In my previous blog post
, I wrote about how faculty at management programs worldwide identified a set of skills, which we call Integrated Reasoning, that were emerging as skills valuable to success in their programs and their classrooms. The skeptics among you may have read that blog thinking, “OK, but I’d still rather take today’s GMAT.”
So I thought I would share with you the perspectives of test takers who have participated in our research to develop the Integrated Reasoning section and who have actually experienced Integrated Reasoning. Nearly 8,000 test takers took the Integrated Reasoning section at the end of their regular GMAT exam January 3-12, 2012. More than 1,200 also responded to a short survey designed to gauge their reaction to this section and the question types.
One of the first questions that we asked these test takers was if they thought the skills measured by Integrated Reasoning were relevant to graduate management education, including the MBA, as well as the work environment they expected to find themselves in post-graduation. The range of options varied from Very Relevant to Very Irrelevant. As you can see from the chart below, nearly 70 percent felt that these skills are either relevant or very relevant to both graduate management education and the corporate environment.
We then asked the test takers if they thought they had used the skills measured by the different question formats in their undergraduate studies or in their current job. More than half said that they used the skills measured by three of the question types (Two-Part Analysis was the exception) regularly or all the time. And more than 80 percent indicated that they had used the skills measured by all of the question formats at some point during their undergraduate studies.
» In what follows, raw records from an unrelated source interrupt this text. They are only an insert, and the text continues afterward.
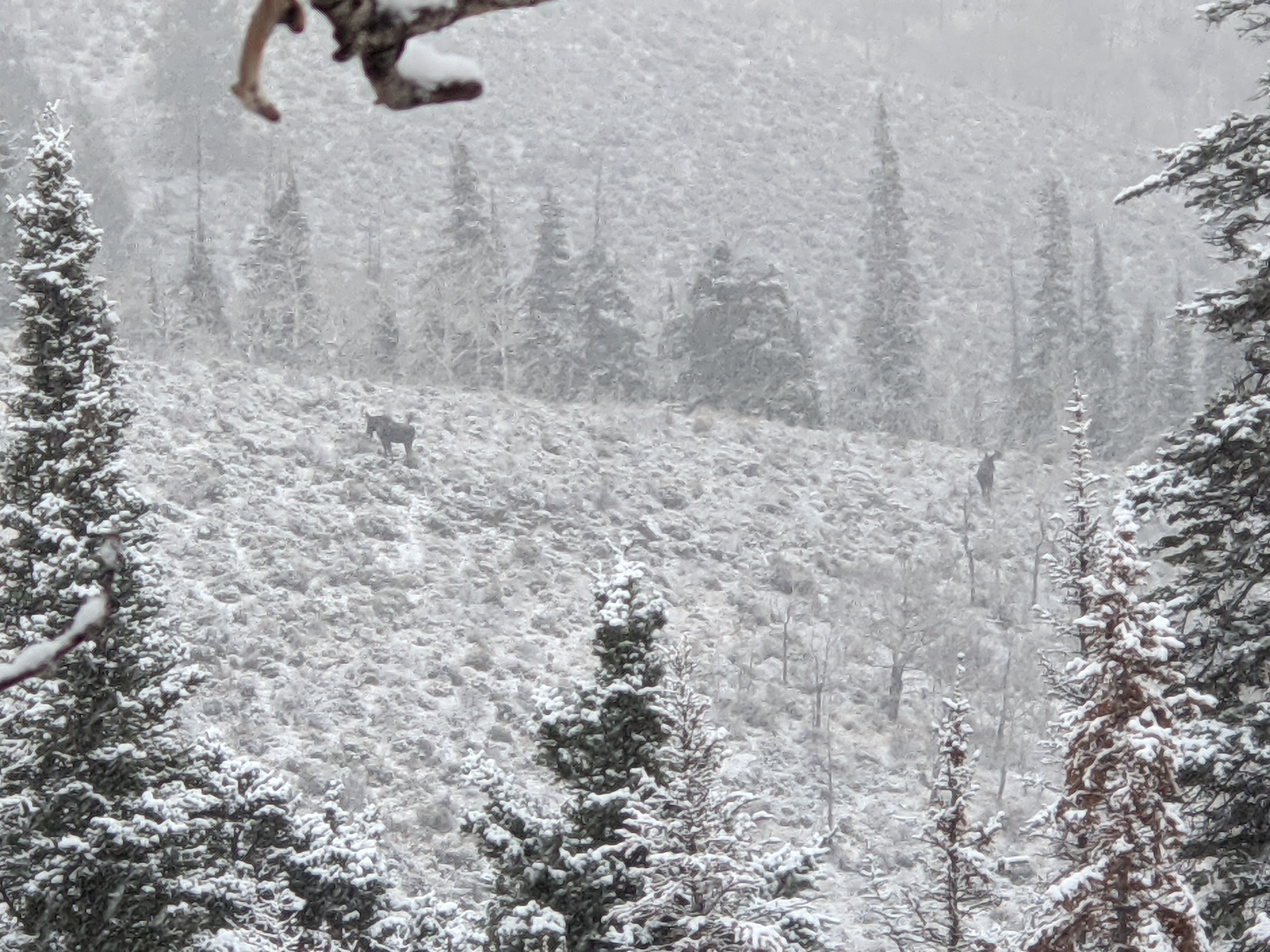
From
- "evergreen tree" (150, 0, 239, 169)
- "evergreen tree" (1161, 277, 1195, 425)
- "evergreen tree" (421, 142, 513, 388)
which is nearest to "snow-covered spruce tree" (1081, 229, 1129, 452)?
"evergreen tree" (1161, 277, 1195, 425)

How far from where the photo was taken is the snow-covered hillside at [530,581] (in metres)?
25.9

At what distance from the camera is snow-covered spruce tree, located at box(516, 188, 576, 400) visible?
4647 centimetres

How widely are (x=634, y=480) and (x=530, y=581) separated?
7.16m

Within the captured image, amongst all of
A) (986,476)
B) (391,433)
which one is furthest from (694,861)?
(986,476)

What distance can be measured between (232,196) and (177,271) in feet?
33.2

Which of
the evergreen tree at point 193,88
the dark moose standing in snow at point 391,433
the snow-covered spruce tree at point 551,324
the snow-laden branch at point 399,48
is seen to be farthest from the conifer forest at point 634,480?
the evergreen tree at point 193,88

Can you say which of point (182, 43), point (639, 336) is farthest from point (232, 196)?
point (639, 336)

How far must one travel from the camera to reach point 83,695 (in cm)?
996

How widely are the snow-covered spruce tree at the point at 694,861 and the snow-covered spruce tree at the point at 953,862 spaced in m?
1.03

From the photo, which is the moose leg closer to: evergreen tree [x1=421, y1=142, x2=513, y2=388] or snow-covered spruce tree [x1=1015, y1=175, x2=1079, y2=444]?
evergreen tree [x1=421, y1=142, x2=513, y2=388]

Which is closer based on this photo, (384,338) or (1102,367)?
(384,338)

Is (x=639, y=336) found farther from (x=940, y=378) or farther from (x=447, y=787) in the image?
(x=447, y=787)

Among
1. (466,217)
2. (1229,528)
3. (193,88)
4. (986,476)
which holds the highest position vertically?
(193,88)

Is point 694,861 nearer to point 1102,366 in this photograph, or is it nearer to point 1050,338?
point 1050,338
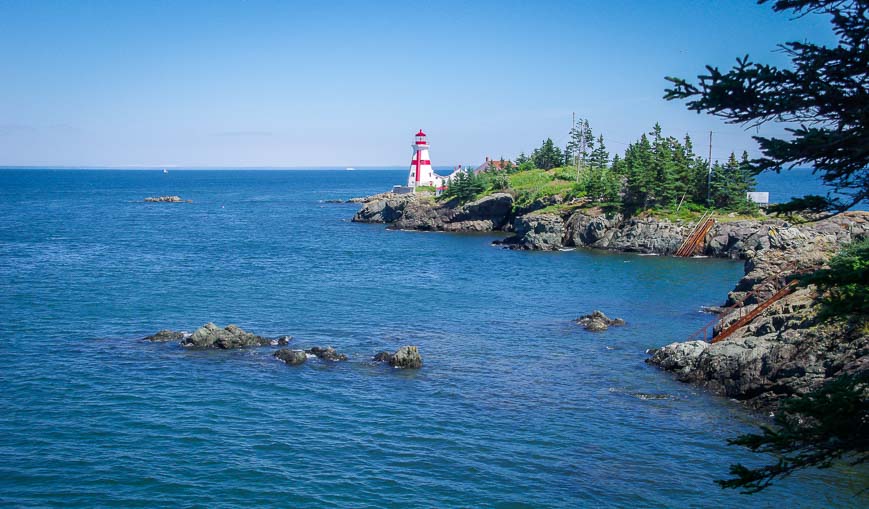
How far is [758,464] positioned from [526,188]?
8482cm

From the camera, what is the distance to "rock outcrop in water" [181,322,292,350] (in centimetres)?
4219

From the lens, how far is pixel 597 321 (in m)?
47.8

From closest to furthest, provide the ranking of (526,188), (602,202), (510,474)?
1. (510,474)
2. (602,202)
3. (526,188)

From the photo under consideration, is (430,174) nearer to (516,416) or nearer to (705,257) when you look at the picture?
(705,257)

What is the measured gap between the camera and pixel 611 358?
40656mm

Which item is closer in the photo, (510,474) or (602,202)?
(510,474)

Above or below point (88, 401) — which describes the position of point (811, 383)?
above

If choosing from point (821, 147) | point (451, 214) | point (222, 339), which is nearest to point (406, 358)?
point (222, 339)

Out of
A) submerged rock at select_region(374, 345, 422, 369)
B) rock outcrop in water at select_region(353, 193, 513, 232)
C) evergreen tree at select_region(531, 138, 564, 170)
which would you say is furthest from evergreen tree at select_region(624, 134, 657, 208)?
submerged rock at select_region(374, 345, 422, 369)

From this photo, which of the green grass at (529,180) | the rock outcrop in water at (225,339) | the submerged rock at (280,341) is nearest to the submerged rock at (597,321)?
the submerged rock at (280,341)

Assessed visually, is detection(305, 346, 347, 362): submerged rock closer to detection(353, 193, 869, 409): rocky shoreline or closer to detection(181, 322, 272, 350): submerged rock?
detection(181, 322, 272, 350): submerged rock

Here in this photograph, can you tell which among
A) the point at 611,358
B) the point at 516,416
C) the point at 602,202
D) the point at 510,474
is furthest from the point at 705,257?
the point at 510,474

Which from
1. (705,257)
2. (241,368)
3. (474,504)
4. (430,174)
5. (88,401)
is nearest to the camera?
(474,504)

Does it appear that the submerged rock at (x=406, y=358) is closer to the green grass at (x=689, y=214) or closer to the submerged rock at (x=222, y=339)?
the submerged rock at (x=222, y=339)
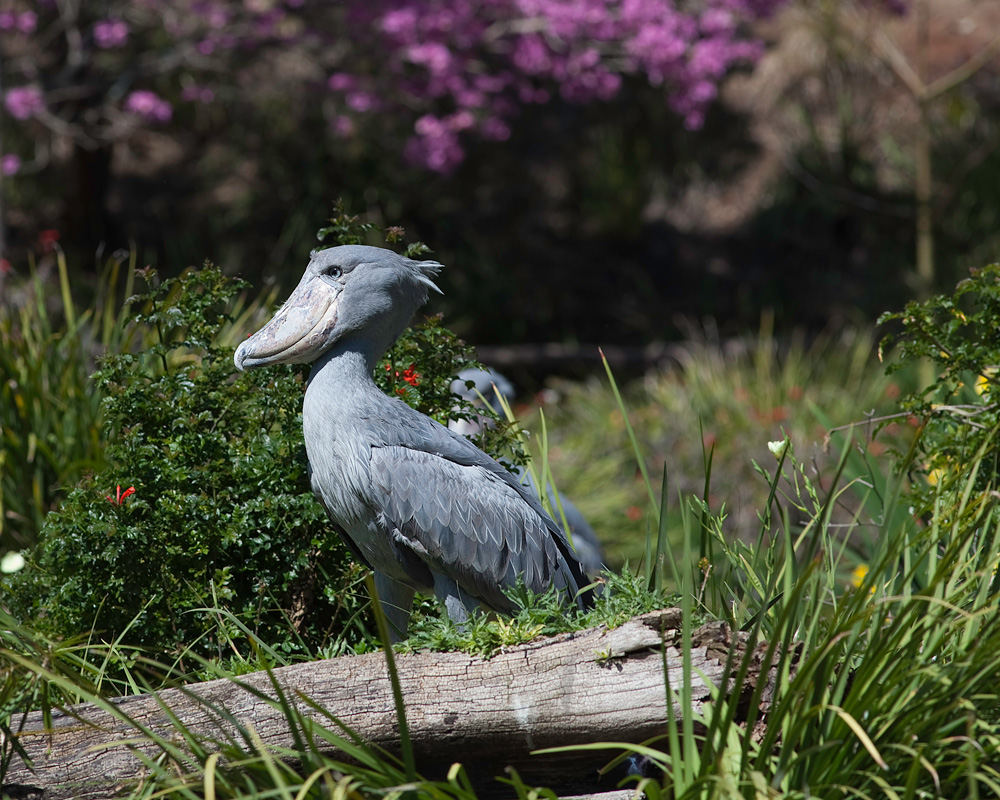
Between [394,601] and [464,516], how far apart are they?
1.39 ft

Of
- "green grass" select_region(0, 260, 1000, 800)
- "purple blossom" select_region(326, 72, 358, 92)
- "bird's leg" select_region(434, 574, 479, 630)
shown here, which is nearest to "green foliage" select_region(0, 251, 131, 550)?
"green grass" select_region(0, 260, 1000, 800)

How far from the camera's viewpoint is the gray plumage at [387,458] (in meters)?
2.47

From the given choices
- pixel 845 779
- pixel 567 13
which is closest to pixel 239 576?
pixel 845 779

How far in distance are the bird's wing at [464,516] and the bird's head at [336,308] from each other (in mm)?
291

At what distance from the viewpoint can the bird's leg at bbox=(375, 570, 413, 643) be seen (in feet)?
9.12

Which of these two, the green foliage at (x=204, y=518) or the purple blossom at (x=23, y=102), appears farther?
the purple blossom at (x=23, y=102)

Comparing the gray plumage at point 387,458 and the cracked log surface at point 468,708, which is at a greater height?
the gray plumage at point 387,458

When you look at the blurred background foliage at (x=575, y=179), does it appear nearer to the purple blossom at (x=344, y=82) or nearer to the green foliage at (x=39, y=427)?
the purple blossom at (x=344, y=82)

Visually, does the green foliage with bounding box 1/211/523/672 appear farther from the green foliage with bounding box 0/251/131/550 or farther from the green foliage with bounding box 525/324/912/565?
the green foliage with bounding box 525/324/912/565

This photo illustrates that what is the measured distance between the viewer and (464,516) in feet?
8.34

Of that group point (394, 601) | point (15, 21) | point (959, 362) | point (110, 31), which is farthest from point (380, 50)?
point (394, 601)

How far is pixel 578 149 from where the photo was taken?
12.0 m

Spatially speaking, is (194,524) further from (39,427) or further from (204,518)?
(39,427)

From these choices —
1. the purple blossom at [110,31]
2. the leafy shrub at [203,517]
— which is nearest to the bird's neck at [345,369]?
the leafy shrub at [203,517]
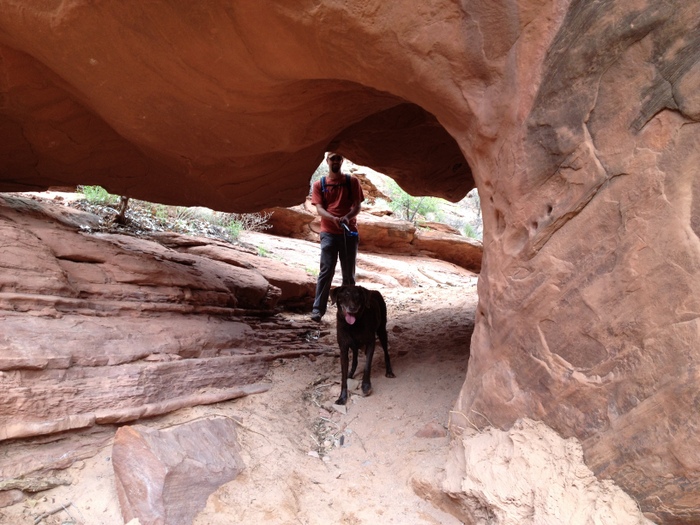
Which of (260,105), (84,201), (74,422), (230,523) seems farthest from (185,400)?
(84,201)

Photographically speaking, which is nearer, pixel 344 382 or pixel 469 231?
pixel 344 382

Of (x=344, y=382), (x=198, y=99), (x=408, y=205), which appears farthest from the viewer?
(x=408, y=205)

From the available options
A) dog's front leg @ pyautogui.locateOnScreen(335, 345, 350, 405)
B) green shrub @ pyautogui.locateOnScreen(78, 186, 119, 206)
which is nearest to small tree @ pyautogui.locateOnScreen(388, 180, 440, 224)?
green shrub @ pyautogui.locateOnScreen(78, 186, 119, 206)

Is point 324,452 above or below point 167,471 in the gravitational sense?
below

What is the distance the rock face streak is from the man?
2.45 metres

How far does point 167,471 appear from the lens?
246cm

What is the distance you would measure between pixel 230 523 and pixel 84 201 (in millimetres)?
7733

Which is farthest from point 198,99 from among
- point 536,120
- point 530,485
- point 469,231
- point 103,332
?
point 469,231

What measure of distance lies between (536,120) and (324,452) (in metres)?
2.70

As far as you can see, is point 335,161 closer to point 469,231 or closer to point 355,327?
point 355,327

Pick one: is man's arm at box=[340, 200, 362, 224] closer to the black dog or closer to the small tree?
the black dog

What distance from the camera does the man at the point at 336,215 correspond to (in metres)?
6.48

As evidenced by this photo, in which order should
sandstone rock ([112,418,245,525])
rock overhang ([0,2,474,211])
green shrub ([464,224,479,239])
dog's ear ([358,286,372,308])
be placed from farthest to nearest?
green shrub ([464,224,479,239]) → dog's ear ([358,286,372,308]) → rock overhang ([0,2,474,211]) → sandstone rock ([112,418,245,525])

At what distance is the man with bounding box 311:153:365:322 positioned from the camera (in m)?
6.48
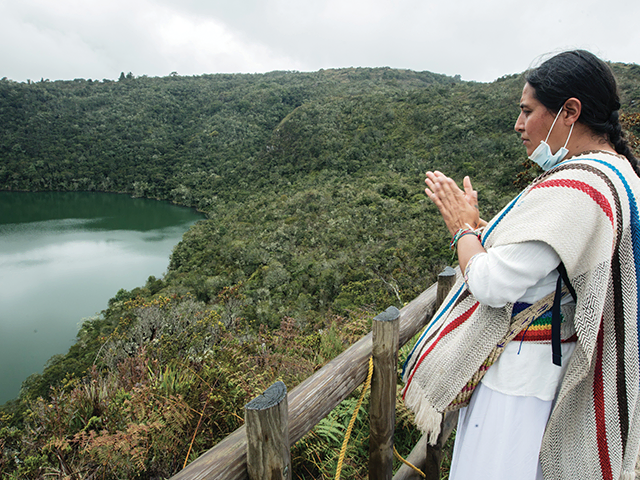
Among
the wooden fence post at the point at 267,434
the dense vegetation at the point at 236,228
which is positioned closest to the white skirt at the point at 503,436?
the wooden fence post at the point at 267,434

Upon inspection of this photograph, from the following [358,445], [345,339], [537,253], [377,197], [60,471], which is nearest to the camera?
[537,253]

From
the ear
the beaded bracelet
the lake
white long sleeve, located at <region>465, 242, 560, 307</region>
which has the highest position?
the ear

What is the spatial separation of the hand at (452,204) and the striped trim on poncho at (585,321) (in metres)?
0.10

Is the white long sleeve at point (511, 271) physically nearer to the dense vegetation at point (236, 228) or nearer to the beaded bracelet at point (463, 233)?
the beaded bracelet at point (463, 233)

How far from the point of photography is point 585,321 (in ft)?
2.86

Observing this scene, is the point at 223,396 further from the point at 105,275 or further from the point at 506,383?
the point at 105,275

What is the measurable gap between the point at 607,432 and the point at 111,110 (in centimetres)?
6276

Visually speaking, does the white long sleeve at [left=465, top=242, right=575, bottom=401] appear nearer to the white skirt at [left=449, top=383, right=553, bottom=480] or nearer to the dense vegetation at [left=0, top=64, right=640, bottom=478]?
the white skirt at [left=449, top=383, right=553, bottom=480]

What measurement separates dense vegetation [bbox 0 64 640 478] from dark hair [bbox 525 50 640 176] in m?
1.52

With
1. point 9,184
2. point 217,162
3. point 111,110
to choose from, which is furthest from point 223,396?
point 111,110

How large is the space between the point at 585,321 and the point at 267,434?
839 mm

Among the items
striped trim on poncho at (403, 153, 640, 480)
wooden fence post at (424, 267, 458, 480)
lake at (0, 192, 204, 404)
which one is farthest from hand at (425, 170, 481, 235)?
lake at (0, 192, 204, 404)

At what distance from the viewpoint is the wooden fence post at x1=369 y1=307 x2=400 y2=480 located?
4.60 feet

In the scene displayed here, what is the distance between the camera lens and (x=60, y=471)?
1.69 metres
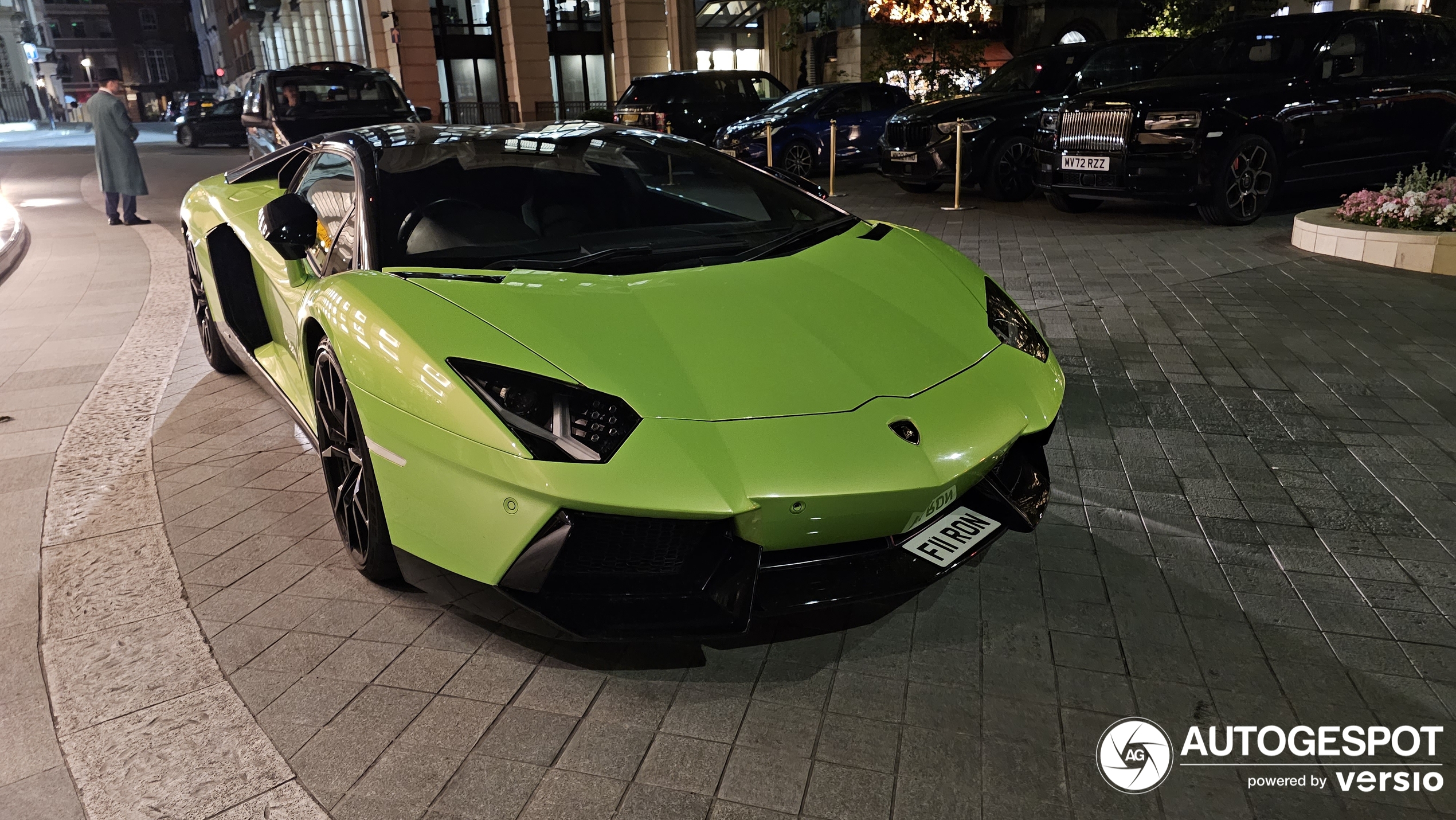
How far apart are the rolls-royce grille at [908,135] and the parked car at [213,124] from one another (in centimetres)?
2057

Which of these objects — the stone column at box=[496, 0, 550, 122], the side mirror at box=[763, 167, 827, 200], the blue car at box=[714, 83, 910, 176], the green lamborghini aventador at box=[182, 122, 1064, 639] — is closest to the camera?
the green lamborghini aventador at box=[182, 122, 1064, 639]

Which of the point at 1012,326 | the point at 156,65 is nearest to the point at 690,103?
the point at 1012,326

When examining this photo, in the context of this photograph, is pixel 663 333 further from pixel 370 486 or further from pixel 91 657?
pixel 91 657

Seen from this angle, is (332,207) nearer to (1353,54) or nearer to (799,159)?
(1353,54)

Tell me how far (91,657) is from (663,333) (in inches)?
70.7

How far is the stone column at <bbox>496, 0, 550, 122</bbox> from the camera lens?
29141 mm

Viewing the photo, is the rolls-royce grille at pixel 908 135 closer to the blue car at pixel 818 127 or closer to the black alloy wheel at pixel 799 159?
the blue car at pixel 818 127

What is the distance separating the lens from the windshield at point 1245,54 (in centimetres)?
852

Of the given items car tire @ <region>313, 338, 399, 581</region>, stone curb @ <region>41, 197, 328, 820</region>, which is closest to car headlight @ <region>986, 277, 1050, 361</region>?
car tire @ <region>313, 338, 399, 581</region>

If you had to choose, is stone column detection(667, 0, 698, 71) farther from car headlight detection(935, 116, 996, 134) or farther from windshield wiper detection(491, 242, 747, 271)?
windshield wiper detection(491, 242, 747, 271)

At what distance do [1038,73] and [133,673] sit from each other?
10952 mm

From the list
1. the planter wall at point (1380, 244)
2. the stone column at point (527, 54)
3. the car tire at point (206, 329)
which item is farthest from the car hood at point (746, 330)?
the stone column at point (527, 54)

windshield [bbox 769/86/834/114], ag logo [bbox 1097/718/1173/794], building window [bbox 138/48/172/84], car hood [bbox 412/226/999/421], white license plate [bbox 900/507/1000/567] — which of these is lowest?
ag logo [bbox 1097/718/1173/794]

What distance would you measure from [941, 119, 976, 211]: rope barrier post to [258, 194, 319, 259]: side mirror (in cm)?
834
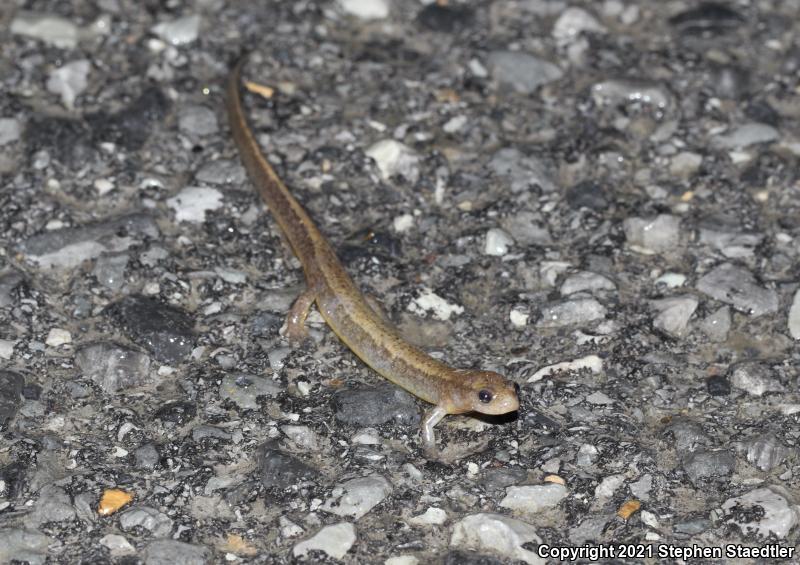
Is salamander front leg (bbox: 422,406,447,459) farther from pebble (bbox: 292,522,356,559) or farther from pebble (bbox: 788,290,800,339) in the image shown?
pebble (bbox: 788,290,800,339)

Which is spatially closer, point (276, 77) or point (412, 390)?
point (412, 390)

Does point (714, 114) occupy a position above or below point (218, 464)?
above

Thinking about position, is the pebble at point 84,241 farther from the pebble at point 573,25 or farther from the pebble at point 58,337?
the pebble at point 573,25

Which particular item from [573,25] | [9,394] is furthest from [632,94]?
[9,394]

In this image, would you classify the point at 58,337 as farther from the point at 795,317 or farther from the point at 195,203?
the point at 795,317

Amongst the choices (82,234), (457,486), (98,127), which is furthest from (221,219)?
(457,486)

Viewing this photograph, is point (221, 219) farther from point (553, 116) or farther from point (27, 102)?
point (553, 116)

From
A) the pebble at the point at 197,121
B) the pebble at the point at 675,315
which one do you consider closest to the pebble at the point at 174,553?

The numbers are similar for one’s job – an interesting difference being that a large percentage—more than 60 percent— use Multi-Source Reasoning (measuring your ability to integrate information from multiple sources to solve complex problems) regularly or all the time on their job.
Candidates who had experienced the Integrated Reasoning section were also asked how much time, relative to the Quantitative and Verbal sections, they thought someone would need prepare for the Integrated Reasoning section. A vast majority thought that as much or less preparation would be needed for the Integrated Reasoning Section as was needed for the Quantitative or Verbal sections individually.
We also asked test takers about the difficulty of the questions, and most felt that the questions were difficult. (No surprise there; test takers always say that, right?) While some of you might read this and think, “I’m going to take the GMAT before June 2012,” my advice is to take the GMAT exam when you feel best prepared to take it. The GMAT exam, and by extension the Integrated Reasoning section, has been designed to help you -- and schools -- understand your preparedness for the rigor and challenges that you might expect in a graduate management program. It measures an emerging set of skills that faculty have indicated are pre-requisites to hit the ground running on Day 1 of an MBA or other graduate management program.
As the graphs show, test takers themselves think integrated reasoning skills are relevant, and that they’ have used these skills in a current job or in an undergraduate program. You’re going to need to demonstrate these skills in the graduate classroom and during your career, so what better way to gauge your strength in these areas than by taking the GMAT with Integrated Reasoning!